▶ _Records for the task_
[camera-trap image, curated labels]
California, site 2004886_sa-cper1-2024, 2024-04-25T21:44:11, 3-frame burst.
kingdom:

---

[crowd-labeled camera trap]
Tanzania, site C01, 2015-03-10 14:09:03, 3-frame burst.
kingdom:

▶ _Your assignment_
From the listing, copy each line containing the word "burst".

▶ _Reply_
California, site 2004886_sa-cper1-2024, 2024-04-25T21:44:11, 3-frame burst.
Tanzania, site C01, 2015-03-10 14:09:03, 3-frame burst.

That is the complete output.